Unenviable choice: The Court of Solomon, an 1866 engraving by Gustave Doré. Chancellor Blackett-Ord said he had prayed for Solomon's wisdom when adjuciating on the case 

Unenviable choice: The Court of Solomon, an 1866 engraving by Gustave Doré. Chancellor Blackett-Ord said he had prayed for Solomon's wisdom when adj...

THE Chancellor of the diocese of Leicester, the Worshipful Mark Blackett-Ord, said that he prayed for the wisdom of Solomon in adjudicating on a dispute between two bereaved families, when, owing to a priest's mistake, a body had been buried in a grave space reserved by another family in the churchyard of St Andrew's, Thringstone, in the diocese of Leicester.

In July 2011, Stewart Dickson died aged 27, and his body was laid to rest in the churchyard. His parents applied for a faculty for the reservation of a double space immediately beside his grave. The faculty was granted in September 2011, on condition that the right reserved was marked and endorsed on an up-to-date churchyard plan, and that the space was physically marked on the ground in some small and discreet way.

In March 2013, another parishioner, David Garrett, died, aged 53, leaving a widow and a son. He, too, was buried in the churchyard.

Before the service, the plot in which he was to be buried was marked out on the ground by the Priest-in-Charge, the Revd A. J. Burgess, who remembered doing it when there was snow on the ground. Unfortunately, he marked the plot that had been reserved for the parents of Stewart Dickson. When it came to the attention of the Dicksons that the plot they had reserved had been occupied by another, they were angry and upset. The first that the Garretts knew that anything was wrong was long after Mr Garrett had been laid to rest, and they were upset when it was suggested that his body might have to be moved.
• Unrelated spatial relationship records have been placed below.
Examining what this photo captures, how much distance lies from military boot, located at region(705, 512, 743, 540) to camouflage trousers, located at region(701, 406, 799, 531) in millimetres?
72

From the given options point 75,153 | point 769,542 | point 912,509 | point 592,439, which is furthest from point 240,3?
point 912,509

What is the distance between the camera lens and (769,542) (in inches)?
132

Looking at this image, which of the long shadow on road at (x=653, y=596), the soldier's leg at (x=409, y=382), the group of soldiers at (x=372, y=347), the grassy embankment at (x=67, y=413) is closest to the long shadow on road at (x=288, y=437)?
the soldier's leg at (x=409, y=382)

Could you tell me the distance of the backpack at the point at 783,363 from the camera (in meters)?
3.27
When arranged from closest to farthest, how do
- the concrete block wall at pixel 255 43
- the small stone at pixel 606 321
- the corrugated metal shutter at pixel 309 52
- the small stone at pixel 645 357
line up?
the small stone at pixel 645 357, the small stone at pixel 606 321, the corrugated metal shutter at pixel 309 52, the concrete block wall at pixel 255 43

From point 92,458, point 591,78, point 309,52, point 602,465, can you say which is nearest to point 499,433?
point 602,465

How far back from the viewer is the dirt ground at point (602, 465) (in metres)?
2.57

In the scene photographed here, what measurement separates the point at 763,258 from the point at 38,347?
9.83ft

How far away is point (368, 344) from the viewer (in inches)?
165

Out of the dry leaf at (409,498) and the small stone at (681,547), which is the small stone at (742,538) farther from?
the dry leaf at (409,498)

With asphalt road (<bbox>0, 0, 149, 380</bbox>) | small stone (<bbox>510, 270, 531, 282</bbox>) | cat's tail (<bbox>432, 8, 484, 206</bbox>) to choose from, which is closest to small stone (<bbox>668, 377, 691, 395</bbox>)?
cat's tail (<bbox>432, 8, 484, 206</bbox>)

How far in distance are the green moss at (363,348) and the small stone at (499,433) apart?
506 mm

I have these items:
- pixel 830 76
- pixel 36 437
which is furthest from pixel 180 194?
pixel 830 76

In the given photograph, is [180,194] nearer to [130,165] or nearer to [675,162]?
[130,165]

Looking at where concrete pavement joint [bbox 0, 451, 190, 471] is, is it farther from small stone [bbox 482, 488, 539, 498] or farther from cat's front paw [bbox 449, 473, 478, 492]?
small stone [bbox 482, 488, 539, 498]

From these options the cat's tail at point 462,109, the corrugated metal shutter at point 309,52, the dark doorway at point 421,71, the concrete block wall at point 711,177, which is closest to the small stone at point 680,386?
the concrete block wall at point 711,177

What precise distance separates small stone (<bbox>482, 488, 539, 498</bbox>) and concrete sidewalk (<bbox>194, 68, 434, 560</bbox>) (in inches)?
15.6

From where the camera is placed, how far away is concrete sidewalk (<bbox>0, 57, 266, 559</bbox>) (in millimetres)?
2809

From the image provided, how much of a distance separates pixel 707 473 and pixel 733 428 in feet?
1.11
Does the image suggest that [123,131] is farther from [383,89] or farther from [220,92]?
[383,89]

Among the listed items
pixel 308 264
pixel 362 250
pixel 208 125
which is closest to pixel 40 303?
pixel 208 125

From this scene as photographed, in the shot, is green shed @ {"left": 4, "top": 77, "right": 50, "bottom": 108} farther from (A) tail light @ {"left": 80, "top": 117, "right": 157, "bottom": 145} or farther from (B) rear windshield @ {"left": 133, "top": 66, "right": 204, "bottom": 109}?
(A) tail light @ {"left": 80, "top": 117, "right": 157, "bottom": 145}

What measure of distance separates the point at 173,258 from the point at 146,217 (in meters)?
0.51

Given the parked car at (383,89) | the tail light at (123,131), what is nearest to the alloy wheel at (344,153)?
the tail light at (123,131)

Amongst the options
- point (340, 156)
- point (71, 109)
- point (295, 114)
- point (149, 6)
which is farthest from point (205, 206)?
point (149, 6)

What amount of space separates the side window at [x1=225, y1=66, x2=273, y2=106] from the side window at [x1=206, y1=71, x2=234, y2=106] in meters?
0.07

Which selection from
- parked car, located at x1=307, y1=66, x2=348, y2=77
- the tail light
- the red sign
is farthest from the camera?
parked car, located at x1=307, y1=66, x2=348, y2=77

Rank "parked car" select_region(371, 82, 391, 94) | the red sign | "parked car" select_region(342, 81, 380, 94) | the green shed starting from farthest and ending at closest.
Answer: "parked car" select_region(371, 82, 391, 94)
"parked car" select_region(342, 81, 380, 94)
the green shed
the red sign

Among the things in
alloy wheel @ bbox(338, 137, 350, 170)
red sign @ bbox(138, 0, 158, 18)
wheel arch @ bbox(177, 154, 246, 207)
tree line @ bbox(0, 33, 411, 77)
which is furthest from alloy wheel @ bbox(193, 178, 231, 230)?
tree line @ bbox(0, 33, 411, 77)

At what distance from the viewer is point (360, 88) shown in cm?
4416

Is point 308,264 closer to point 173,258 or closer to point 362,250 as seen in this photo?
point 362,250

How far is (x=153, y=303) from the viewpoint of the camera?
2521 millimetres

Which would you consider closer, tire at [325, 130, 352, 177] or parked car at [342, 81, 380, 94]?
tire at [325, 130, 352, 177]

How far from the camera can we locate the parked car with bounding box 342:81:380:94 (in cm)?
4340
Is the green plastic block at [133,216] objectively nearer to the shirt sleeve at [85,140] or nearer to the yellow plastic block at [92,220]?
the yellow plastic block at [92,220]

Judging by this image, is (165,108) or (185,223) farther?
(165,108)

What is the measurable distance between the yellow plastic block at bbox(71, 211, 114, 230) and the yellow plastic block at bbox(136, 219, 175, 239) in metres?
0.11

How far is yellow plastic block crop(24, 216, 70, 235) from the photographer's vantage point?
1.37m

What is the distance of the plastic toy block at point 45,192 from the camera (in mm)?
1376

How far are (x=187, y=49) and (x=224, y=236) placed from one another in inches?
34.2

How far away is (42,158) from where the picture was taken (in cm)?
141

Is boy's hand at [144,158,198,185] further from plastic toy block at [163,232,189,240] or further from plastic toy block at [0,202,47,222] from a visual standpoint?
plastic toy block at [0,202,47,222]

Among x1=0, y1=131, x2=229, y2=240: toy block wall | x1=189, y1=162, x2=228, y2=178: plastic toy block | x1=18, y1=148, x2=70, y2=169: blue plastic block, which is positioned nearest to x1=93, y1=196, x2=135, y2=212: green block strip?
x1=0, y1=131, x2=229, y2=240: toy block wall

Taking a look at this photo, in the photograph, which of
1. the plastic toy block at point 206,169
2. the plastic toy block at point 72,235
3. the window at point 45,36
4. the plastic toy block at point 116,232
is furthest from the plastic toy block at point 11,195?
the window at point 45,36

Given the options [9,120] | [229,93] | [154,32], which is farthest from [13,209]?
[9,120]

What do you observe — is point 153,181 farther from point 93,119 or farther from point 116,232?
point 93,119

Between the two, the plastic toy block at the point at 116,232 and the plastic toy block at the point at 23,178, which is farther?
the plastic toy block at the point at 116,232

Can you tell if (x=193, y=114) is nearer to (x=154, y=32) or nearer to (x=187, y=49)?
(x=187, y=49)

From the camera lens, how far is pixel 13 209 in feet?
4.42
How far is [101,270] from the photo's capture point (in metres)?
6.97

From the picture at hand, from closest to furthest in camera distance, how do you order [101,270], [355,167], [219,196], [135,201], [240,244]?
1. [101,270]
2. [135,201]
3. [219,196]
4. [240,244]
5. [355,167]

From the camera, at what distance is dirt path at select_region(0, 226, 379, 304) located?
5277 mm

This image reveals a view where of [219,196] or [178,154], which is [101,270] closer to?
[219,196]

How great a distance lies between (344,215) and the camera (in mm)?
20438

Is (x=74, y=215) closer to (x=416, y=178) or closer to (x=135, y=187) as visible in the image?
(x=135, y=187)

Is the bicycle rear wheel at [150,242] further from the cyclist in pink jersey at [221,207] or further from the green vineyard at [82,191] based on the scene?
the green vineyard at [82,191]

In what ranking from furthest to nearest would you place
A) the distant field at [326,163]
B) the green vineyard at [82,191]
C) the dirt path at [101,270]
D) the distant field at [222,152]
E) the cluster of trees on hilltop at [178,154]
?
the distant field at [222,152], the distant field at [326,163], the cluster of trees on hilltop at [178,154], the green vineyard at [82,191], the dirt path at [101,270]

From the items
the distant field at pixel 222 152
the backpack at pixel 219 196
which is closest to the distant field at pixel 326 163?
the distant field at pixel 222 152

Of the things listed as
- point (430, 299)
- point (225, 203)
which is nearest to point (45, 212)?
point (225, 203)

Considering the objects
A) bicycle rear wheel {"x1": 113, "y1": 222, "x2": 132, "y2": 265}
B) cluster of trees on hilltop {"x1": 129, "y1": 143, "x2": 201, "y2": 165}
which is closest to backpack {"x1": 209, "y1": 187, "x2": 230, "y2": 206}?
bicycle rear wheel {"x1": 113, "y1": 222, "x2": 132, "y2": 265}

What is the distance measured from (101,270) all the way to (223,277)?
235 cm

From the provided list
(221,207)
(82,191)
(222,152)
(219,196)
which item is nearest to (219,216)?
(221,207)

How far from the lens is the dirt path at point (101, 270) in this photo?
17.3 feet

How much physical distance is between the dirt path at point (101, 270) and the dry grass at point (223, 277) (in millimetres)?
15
Each family had genuine sympathy for the other, but the Dicksons felt that they were entitled to the reserved plot, and the Garretts held to the orthodox Christian belief that once a person is buried in consecrated ground, that should be his final resting place. Each family held to its own position throughout the proceedings. What was unusual about this case was that it was not the family of the person to be moved who sought disinterment, and they positively opposed it.

His task, the Chancellor said, was to exercise his jurisdiction in a manner that created the least injustice. Mr Burgess apologised to the families at the hearing in the Consistory Court.

The fact that the mistake in question was the fault of Mr Burgess, and not of either of the families, gave him no assistance in deciding this case, he said; and, in the circumstances, he believed that justice required that the rights over the grave space should remain those of the family that reserved the space rather than those of the family who inadvertently but mistakenly took possession of it as a burial space for Mr Garrett.

The remains of Mr Garrett must be moved and reinterred within the churchyard. A grave space immediately adjoining him had been kept vacant by the churchwardens for that eventuality. No new funeral service was required, as Mr Garrett had already been committed to the earth for rest.

The Chancellor ordered that the reinterment should be performed by experienced funeral directors with a priest present. Mr Burgess was to take no part, and the Area Dean was asked to officiate and liaise with the family about the arrangements.

If there were lessons to be learned, they were these, the Chancellor said: (a) the standard faculty order reserving a grave space should in future cases state clearly that the obligation to mark a reserved plot was an obligation on the PCC or the incumbent and churchwardens, and not on the petitioners; and (b) no interment in the graveyard should take place unless the officiating priest was satisfied that the proposed grave space was not a reserved plot.

As to the costs of the court proceedings, the Chancellor said that Mr Burgess had "with characteristic decency" accepted that he had been the cause of the mistake that led to the petition's being necessary. That was reflected in an order for costs being made against him.